Three Things We Loved This Week: 3/20/25
Thieving that runs in the family, Scott Phillips, and the kitchen sink
Whenever a call for submissions goes up, there’s always that little admonishment: “Be sure to read some back issues to get a sense of what we publish.” So what do you do when there are no back issues to read?
To help give a sense of our sensibilities (and just to share stuff we love), we’re publishing quick weekly roundups. If you like what we post, we’ll probably like what you write. So send us your stuff, okay?
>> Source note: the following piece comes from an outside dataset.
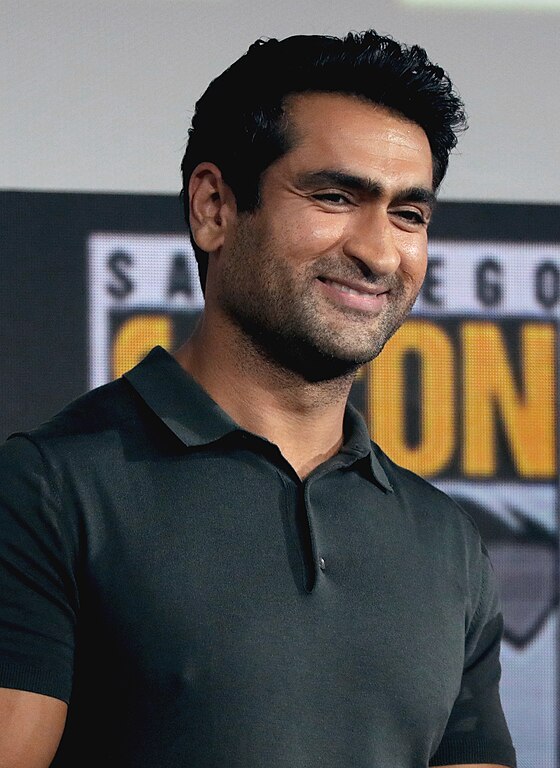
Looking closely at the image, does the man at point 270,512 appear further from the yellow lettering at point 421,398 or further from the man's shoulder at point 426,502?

The True Tale of Tommy Trotta
I shared this a couple weeks back on Notes, but I keep coming back to this story in The Atlantic about Tommy Trotta, a thief raised by a thief, who made a successful career out of targeting sports memorabilia. It’s a great piece of writing and an incredible story of crime.
Big Tom may not have been cut out to be a successful arsonist, stickup man, or drug trafficker, but he did better as a thief, supporting his family without once getting caught. To steal without violence was a sly art, and Little Tommy loved when his dad asked for help. Where other fathers took their sons fishing, Trotta’s dad took his to steal salmon from a hatchery. Where other dads took their kids to see historical sites, Big Tom took his son to loot them: Little Tommy, at age 11, would look out for rangers at the Gettysburg battlefield at night as his father dug up Civil War artifacts with a metal detector and spade.
William Boyle on “Kitchen-Sink Realism”
Genre is always an unruly, messy thing. William Boyle’s essay on the connections between noir and kitchen-sink realism, and how those connections influenced his own work, is well-worth a read:
Noir is, after all, tragedy. Kitchen-sink dramas also home in on tragedies both small and profound. Violence—emotional, spiritual, and physical—hums steadily under the surface in works of kitchen-sink realism, which is why it dovetails so nicely with noir and with social realism to provide an examination of dysfunction within families and society. What happens when people—often already living on the ropes for a variety of reasons—reach the edge of sanity, have taken all they’re willing to take?
Poisoned Pen Interviews Eli Cranor & Scott Phillips
Scott Phillips’ The Ice Harvest electrified me the first time I read it, and I’ve loved Phillips sensibility ever since. (I’m also a sucker for noir set at Christmastime. The holidays will drive anyone to do some dark deeds.) I really enjoyed this conversation with Phillips, author Eli Cranor and the Poisoned Pen’s Patrick Millikin.